P&G isn’t the first company to tap cause marketing. American Express is said to have created cause marketing with its Statue of Liberty restoration effort in 1983 and the tactic has been used widely for both marketing and philanthropic reasons. But Duke University marketing professor Gavan Fitzsimons said using cause marketing to bolster a value claim, as P&G appears to be doing, is untried. If consumers want to give to a charity, why do they need a middle man like P&G, Fitzsimons asked. “It’s not the most efficient way to give,” he said.

 Some recent research seems to back up P&G’s strategy. A survey by Boston-based brand strategy firm Cone of 1,071 U.S. adults last year found that 75 percent of consumers were more likely to buy a product when a portion of sales go toward a specific cause. Moreover, 52 percent of those surveyed said corporations should still maintain their commitment to giving in tough times.

Less clear, however, is whether giving P&G’s products the halo of philanthropy will ward off private label or whether it will just help to better compete against other branded products.
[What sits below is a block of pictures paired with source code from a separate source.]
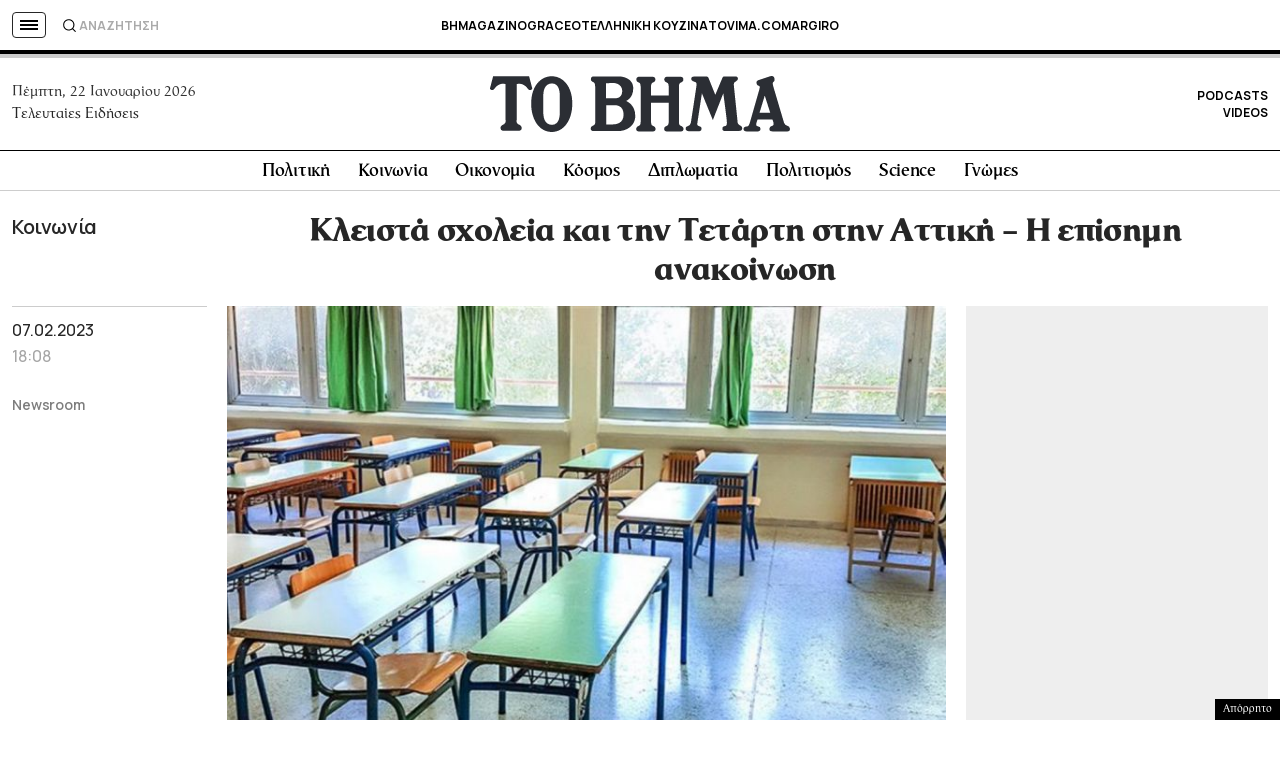

--- FILE ---
content_type: text/html; charset=utf-8
request_url: https://www.google.com/recaptcha/api2/aframe
body_size: 179
content:
<!DOCTYPE HTML><html><head><meta http-equiv="content-type" content="text/html; charset=UTF-8"></head><body><script nonce="0zNHAlLrlBlv_m4TtRyalg">/** Anti-fraud and anti-abuse applications only. See google.com/recaptcha */ try{var clients={'sodar':'https://pagead2.googlesyndication.com/pagead/sodar?'};window.addEventListener("message",function(a){try{if(a.source===window.parent){var b=JSON.parse(a.data);var c=clients[b['id']];if(c){var d=document.createElement('img');d.src=c+b['params']+'&rc='+(localStorage.getItem("rc::a")?sessionStorage.getItem("rc::b"):"");window.document.body.appendChild(d);sessionStorage.setItem("rc::e",parseInt(sessionStorage.getItem("rc::e")||0)+1);localStorage.setItem("rc::h",'1769095309999');}}}catch(b){}});window.parent.postMessage("_grecaptcha_ready", "*");}catch(b){}</script></body></html>

--- FILE ---
content_type: application/javascript; charset=utf-8
request_url: https://fundingchoicesmessages.google.com/f/AGSKWxXArw8ASPD5MlBnGg2UsTINxBcM3pPCzPrJjPdI_7S21JFJbZCHdKbocgwPpgT9IKnJ5fzpTLS3LLVUlEq-vTQAebRuI5CLA3Ws-z_L-ydoxt3mXEMd3nWnvW2TI_QbpuDdah4fmevjNvl-iyob4f3xAehuJnVxt24O0nxLAgsSer6f5nZe-GGrnTGF/_/ads_3./globaladprostyles./adcde.js?ad_number=_468x60-
body_size: -1290
content:
window['f9475b63-e513-47ee-91a9-3563a9124148'] = true;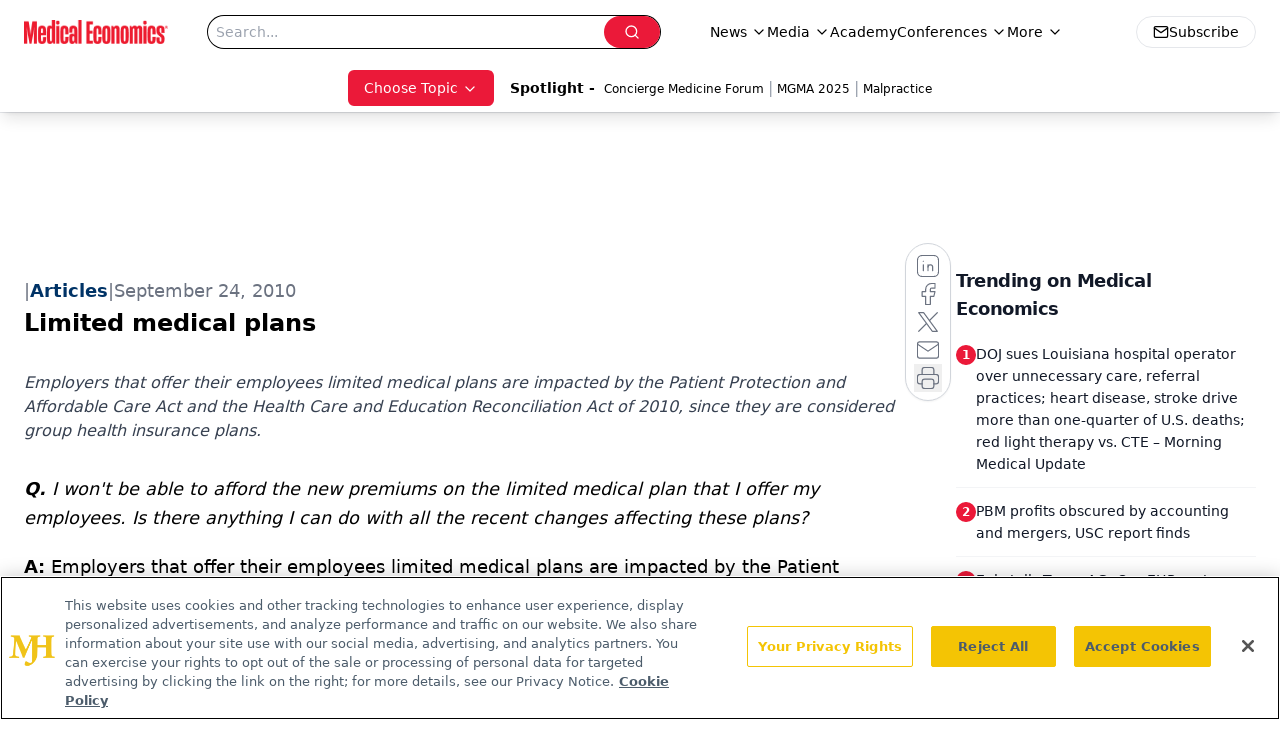

--- FILE ---
content_type: text/html; charset=utf-8
request_url: https://www.google.com/recaptcha/api2/aframe
body_size: 185
content:
<!DOCTYPE HTML><html><head><meta http-equiv="content-type" content="text/html; charset=UTF-8"></head><body><script nonce="sXyF5kyM1_b5qkfAAZRY1Q">/** Anti-fraud and anti-abuse applications only. See google.com/recaptcha */ try{var clients={'sodar':'https://pagead2.googlesyndication.com/pagead/sodar?'};window.addEventListener("message",function(a){try{if(a.source===window.parent){var b=JSON.parse(a.data);var c=clients[b['id']];if(c){var d=document.createElement('img');d.src=c+b['params']+'&rc='+(localStorage.getItem("rc::a")?sessionStorage.getItem("rc::b"):"");window.document.body.appendChild(d);sessionStorage.setItem("rc::e",parseInt(sessionStorage.getItem("rc::e")||0)+1);localStorage.setItem("rc::h",'1769300482258');}}}catch(b){}});window.parent.postMessage("_grecaptcha_ready", "*");}catch(b){}</script></body></html>

--- FILE ---
content_type: application/javascript
request_url: https://www.lightboxcdn.com/vendor/4005018a-a61f-468f-b068-6a2fed001f93/lightbox/8f09fe3e-816e-4b2a-b8d7-084c48af78a1/effects.js?cb=638924402431430000
body_size: 717
content:
window.DIGIOH_API.DIGIOH_LIGHTBOX_EFFECTS['8f09fe3e-816e-4b2a-b8d7-084c48af78a1'] = '[base64].y-PzY.[base64].LqLBjAlKwFIUQYJhZGRMB9gYLGsYR8SxlMQL0Ug7HLDk8C6HiiEqjoDwwBsHIoU6RDrA48CElM94AF4ALTkLkQbou-bQdCwQbFKUJAACySHpzBBoIoFsMZzQdEcABMhnURA5QAJxufZeAOVZdQ2Zw4heewzlsO5nkyNARzsL5uImQFXnGSFJBhQlMW0sZ8URSsOjvGQ.zrL0SLaHovjWKgukRfp2W5flhVMrovSWGVFX8JF3nVT8tV.qcDWlXoLUMFFHV5fABXdaKvUkE1.X8Ehg14MZw1deRPUlVNfjlbNHQ6AYVgAuN8STRA02oNCIIhrgBCzISixMudmBJa5xnlGdighmlbANOwAAcr0hs5mB4LyZQvXdb1uLUoiA8DJAVANKIWTte3JgdxWNRtf3YPgvRPDd7HQPdj2cLZmMfSZlSYwDQO0hUpOQ1g1Mg.DbUOUj3SAitE1rcdGNgxd2PXbdpyE0wLkpXzEPWXFgUS1TMMQLTEtpdDNPlMzUVs.tnOHdzJ2Y5dOOKHjlOi6FHl01LEAZTLwvg3LqsW3UKtM1tEVHMZmso9raN9adEsG4L-Mi1RZvhbb730.5NuisHLDO7DoPh5LTuMwn6t4OIj0NBTbsZ2TVt2bn4hLaNdWrejzWu61RziJ7HN9PVuu80nAdysbsum7DhdJ.nPDgTAsfMPHCuJzH4PK6nI.M2y8DKajMCoNuil5OtldQHNMAahQ1gGCsi.z9AR160yhKKAYezIPI9ZKlWAuPFvLwn2fF9X5qiAAOqdzAz7cOssD46fc-l9r6IAABKR0eD.dYrBoSAJfiAq0s8cZ0QKvyNo4BWhAA__';
DIGIOH_API.BREAKPOINT_POINTER['8f09fe3e-816e-4b2a-b8d7-084c48af78a1'] = {};
DIGIOH_API.BREAKPOINT_POINTER['8f09fe3e-816e-4b2a-b8d7-084c48af78a1']['450'] = true;


--- FILE ---
content_type: application/javascript
request_url: https://api.lightboxcdn.com/z9gd/43395/www.medicaleconomics.com/jsonp/z?cb=1769300469062&dre=l&callback=jQuery112406008115943639771_1769300469025&_=1769300469026
body_size: 1015
content:
jQuery112406008115943639771_1769300469025({"response":"[base64].[base64].Hy3KsNyvqFpyzidpwCZwtStL0hGZKsMIlL3NiQA___","dre":"l","success":true});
Beaudoin, for instance, noted that “price and quality being equal, consumers will choose brands that are associated with a cause.”

Cone founder Carol Cone said her firm has never done research on whether a charitable component would cause a consumer to choose a more expensive brand over a cheaper one. “Our research for 15 years studied the issue of comparable value equations, then adding cause. Specifically the question was: ‘When price and quality are equal between two brands, would you pick one over another if one was associated with a good cause?’” she said. “The numbers stated that 66 percent would likely select the one associated with a cause in 1993, and has consistently trended upward towards 80 percent.”

Whether philanthropy is an effective hedge against private label or not, Cone said P&G is on the right track. “Good is the new black. Like black, it never goes out of style,” she said, adding, “to reframe what value  means today is really smart.”